ヒゲの頼みごと。
「さて、これで諸君らには晴れて企画部での勤務が待っているわけだが…最後に私から一つ頼みごとがある。」
企画部での勤務を承諾した俺達に対し、ヒゲはそう告げた。
その依頼の内容は不明ながらも、その場のある種の逼迫した空気は、俺達が首を横に振ることを許さなかった。
「た…頼み…とは。」
ただならぬ雰囲気に俺は何とか声を絞り出す。するとヒゲは、小さく頷くと…床に泡を吹いて倒れるラフきゅんを指差した。

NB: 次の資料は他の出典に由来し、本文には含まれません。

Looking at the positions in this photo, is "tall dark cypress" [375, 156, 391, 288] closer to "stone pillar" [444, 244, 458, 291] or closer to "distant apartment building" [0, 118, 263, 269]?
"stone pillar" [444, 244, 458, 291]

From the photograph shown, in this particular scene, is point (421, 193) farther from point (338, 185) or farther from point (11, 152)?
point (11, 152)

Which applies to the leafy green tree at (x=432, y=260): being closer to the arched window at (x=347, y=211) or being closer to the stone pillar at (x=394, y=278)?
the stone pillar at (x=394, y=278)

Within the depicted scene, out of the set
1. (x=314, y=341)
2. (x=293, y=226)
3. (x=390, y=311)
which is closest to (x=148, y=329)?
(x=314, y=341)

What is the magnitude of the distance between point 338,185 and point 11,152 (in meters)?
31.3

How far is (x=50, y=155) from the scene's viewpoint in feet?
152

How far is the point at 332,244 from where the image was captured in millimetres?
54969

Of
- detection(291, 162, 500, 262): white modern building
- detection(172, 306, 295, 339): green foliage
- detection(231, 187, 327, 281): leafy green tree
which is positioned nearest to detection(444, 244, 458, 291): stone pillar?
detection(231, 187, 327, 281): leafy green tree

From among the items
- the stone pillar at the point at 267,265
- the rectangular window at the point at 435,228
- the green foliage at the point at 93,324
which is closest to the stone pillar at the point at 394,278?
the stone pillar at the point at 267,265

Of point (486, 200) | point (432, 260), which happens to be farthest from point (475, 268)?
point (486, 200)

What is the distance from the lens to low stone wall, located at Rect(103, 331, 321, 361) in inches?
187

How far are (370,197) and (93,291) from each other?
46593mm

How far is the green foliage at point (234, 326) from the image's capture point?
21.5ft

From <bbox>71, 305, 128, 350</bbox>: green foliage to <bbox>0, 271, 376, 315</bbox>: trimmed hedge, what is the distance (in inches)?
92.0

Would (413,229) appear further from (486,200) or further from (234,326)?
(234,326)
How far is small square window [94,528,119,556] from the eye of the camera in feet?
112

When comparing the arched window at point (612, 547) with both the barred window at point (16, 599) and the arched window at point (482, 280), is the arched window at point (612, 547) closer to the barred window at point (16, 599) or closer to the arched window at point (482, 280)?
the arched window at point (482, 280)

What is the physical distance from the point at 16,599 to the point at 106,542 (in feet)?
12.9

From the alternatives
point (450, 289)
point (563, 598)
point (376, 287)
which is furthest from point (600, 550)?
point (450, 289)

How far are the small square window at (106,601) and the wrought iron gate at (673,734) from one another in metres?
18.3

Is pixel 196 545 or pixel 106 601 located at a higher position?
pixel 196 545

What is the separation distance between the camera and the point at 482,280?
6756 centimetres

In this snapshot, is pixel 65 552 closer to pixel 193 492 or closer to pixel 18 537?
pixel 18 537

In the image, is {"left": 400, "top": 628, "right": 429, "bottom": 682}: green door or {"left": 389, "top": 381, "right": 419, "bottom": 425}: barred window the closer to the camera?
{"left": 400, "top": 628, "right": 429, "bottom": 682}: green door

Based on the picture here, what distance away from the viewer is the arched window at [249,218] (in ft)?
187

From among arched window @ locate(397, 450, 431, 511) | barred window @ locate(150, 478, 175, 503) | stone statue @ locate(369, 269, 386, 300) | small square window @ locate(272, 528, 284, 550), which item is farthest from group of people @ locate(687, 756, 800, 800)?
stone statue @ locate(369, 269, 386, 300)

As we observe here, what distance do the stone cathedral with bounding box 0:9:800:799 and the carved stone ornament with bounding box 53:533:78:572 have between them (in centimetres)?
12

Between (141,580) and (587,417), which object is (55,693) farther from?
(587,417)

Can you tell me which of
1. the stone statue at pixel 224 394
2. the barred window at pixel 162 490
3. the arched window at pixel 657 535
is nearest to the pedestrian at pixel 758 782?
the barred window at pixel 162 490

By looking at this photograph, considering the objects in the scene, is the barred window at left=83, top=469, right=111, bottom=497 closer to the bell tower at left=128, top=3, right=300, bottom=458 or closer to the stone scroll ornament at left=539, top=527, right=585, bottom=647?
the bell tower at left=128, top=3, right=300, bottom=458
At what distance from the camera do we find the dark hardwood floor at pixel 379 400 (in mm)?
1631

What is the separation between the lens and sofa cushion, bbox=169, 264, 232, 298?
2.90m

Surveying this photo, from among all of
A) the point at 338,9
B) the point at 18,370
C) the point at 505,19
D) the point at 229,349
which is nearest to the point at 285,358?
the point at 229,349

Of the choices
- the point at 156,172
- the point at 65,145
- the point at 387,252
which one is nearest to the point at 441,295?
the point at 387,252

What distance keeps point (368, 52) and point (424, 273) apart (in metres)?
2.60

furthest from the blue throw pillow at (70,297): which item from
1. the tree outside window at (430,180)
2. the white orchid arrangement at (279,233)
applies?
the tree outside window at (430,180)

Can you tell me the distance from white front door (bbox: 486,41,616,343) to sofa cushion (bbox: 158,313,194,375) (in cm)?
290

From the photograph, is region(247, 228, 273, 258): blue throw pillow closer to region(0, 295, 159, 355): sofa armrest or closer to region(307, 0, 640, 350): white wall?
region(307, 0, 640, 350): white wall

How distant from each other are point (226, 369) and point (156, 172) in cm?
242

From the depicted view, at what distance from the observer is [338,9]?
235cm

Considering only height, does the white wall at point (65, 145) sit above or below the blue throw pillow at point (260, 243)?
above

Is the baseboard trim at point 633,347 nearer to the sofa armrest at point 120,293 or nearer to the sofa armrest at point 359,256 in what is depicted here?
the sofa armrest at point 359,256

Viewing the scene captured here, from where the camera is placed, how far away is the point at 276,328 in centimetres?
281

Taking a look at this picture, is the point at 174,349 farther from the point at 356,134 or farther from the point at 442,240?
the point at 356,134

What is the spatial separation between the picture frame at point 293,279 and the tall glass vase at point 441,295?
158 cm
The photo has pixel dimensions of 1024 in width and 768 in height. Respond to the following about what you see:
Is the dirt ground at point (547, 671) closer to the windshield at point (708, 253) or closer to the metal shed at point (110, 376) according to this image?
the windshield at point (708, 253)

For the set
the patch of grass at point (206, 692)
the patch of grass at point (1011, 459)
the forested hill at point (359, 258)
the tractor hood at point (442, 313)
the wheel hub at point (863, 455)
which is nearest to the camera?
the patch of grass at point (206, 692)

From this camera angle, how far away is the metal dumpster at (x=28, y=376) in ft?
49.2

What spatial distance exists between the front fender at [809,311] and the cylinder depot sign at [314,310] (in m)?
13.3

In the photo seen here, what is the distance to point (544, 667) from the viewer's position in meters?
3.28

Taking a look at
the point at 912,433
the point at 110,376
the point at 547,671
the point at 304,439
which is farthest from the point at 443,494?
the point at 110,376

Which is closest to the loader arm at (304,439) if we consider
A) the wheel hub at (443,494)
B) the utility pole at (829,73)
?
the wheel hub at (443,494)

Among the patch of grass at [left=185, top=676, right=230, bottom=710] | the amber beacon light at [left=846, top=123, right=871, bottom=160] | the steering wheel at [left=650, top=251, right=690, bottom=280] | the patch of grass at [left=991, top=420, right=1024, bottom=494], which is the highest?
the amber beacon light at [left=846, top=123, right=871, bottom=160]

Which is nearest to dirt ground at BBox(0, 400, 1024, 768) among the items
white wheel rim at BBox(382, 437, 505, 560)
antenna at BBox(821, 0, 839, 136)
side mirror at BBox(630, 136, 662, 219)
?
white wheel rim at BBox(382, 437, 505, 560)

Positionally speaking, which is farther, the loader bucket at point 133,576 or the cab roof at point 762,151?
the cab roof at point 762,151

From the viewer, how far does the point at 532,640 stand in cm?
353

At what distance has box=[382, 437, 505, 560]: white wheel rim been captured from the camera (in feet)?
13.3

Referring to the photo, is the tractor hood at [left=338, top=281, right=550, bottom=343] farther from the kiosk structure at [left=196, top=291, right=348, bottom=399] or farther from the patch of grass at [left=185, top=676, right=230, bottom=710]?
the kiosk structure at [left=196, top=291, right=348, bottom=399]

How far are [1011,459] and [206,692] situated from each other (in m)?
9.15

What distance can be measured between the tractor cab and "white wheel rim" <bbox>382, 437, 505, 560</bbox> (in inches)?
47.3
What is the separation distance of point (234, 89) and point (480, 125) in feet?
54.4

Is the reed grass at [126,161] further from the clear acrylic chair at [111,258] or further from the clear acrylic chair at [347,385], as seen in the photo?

「そこのだらしの無い男が現在、企画部を仕切っているのだが…近年は、それ故の弊害が出ている。分かるか!カンザキ!」
「はい!分かりません!」
ヒゲの詰問に対して、俺は躊躇うことなくハッキリと答える。分からんもんは分からん。
「ならば説明してやろう!端的に言って…当社、いやこの男のダンジョン活用は、何かがおかしいのだ!」
先程より力を込めた様子で、床に寝そべるラフきゅんを再度、指差すヒゲ。だが…その一方で当の企画部長は相も変わらず、大の字で泡を吹いている。
「な…何かとは…。」
ドルグは恐る恐るヒゲに問い返した。すると、ヒゲは静かに答える。
「それは、実際に見てみるのが一番早いだろう、だが敢えてこの場で言うとするならば…。」
そこで息を吐き出す。そして、これでもかという程にラフきゅんをこき下ろした。
「こいつのダンジョン活用は非常によろしくない。奇抜で、適当で、利益が無い!」
(もうやめて!ラフきゅんのライフは0よ!)
そんな、俺の内心を他所に、ヒゲは話を続ける。
「それでだ…。諸君への頼みとは他ならない…今回の研修を通して、企画部の内情を把握…そして、可能な限りのダンジョン企画運営の改善を頼みたい!」
ただでさえ企画部にいきなり放り込まれて戸惑っている俺達に、さらなる難題が吹っかけられる。
だが、先程のラフきゅんへの手刀を見た時から、3人共…既に答えは決まっていた。
「「「はい!喜んで!!」」」
俺達は声を揃えて返事をする。
「うむ、期待している。」
それを受け、ヒゲは満足気に頷いた。
そして、ヒゲはラフきゅんを右肩に背負い部屋を出ていく。その際に「この話は聞かれる訳にはいかんからな…。」と、こぼしたのを俺は聞き逃さなかった。
最初からラフきゅんが気絶させられる運命にあったのか…はたまた、たまたまその場で気絶させられたのか…それはヒゲのみぞ知ることであるが、いずれにせよ…あまり逆らわない方が身のためである、それを再認識させられた一日であった。
こうして俺達は企画部での勤務に加えて、スパイ的活動まで要請されてしまったのである。
「また無茶振りかよおおおおお!!!」と俺の中のリトル・カンザキが雄叫びを上げたのは言うまでもない。